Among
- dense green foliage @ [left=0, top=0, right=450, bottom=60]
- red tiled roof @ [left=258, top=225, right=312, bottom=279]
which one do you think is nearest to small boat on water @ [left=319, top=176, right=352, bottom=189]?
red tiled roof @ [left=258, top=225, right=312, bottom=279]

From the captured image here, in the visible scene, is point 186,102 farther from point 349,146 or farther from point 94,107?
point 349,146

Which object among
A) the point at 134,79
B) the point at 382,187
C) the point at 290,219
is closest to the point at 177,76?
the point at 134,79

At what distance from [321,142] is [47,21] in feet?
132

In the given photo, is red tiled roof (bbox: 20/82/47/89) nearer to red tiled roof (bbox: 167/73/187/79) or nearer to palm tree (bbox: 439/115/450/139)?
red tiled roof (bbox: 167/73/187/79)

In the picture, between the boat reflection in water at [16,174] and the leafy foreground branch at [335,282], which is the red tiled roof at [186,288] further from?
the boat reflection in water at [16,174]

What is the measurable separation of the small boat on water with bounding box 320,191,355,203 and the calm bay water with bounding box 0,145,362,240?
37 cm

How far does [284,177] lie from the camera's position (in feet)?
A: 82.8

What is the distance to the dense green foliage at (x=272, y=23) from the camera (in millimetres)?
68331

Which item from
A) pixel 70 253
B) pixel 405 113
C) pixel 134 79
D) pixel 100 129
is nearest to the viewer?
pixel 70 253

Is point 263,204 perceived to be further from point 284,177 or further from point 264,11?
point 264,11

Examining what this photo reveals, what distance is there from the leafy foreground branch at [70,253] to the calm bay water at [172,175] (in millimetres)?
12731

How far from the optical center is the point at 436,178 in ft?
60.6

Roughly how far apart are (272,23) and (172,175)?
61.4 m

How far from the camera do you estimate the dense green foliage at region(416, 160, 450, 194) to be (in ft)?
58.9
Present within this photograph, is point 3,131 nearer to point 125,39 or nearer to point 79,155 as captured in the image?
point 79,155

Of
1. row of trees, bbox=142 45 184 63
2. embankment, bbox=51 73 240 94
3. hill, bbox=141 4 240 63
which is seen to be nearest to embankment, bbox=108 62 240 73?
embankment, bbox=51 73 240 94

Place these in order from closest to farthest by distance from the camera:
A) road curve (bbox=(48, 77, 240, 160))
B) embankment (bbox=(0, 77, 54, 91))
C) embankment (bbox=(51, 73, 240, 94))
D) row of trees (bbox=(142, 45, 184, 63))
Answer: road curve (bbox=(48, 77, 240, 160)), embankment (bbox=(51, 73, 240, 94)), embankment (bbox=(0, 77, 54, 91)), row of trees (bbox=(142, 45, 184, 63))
#####
▸ **PEDIDO ESCRITO**:
Cambia "hill" por "mountain" en el tramo que va desde la línea que contiene "Which item from" hasta el final de las entradas. Copia solo ese tramo, sin tocar nada más.

▸ **RESULTADO**:
Which item from
A) pixel 70 253
B) pixel 405 113
C) pixel 134 79
D) pixel 100 129
is nearest to the viewer?
pixel 70 253

Is point 263,204 perceived to be further from point 284,177 or further from point 264,11?
point 264,11

Examining what this photo reveals, what distance is there from the leafy foreground branch at [70,253] to the calm bay water at [172,175] (in millimetres)?
12731

How far from the optical center is the point at 436,178 in ft?
60.6

Roughly how far apart are (272,23) and (172,175)?
61.4 m

How far from the camera do you estimate the dense green foliage at region(416, 160, 450, 194) to be (in ft)?
58.9
Present within this photograph, is point 3,131 nearer to point 125,39 or nearer to point 79,155 as captured in the image?
point 79,155

Of
1. row of trees, bbox=142 45 184 63
2. embankment, bbox=51 73 240 94
3. mountain, bbox=141 4 240 63
which is seen to be nearest to embankment, bbox=108 62 240 73?
embankment, bbox=51 73 240 94

Place these in order from closest to farthest by distance from the camera:
A) road curve (bbox=(48, 77, 240, 160))
B) embankment (bbox=(0, 77, 54, 91))
C) embankment (bbox=(51, 73, 240, 94))
D) row of trees (bbox=(142, 45, 184, 63))
Answer: road curve (bbox=(48, 77, 240, 160)), embankment (bbox=(51, 73, 240, 94)), embankment (bbox=(0, 77, 54, 91)), row of trees (bbox=(142, 45, 184, 63))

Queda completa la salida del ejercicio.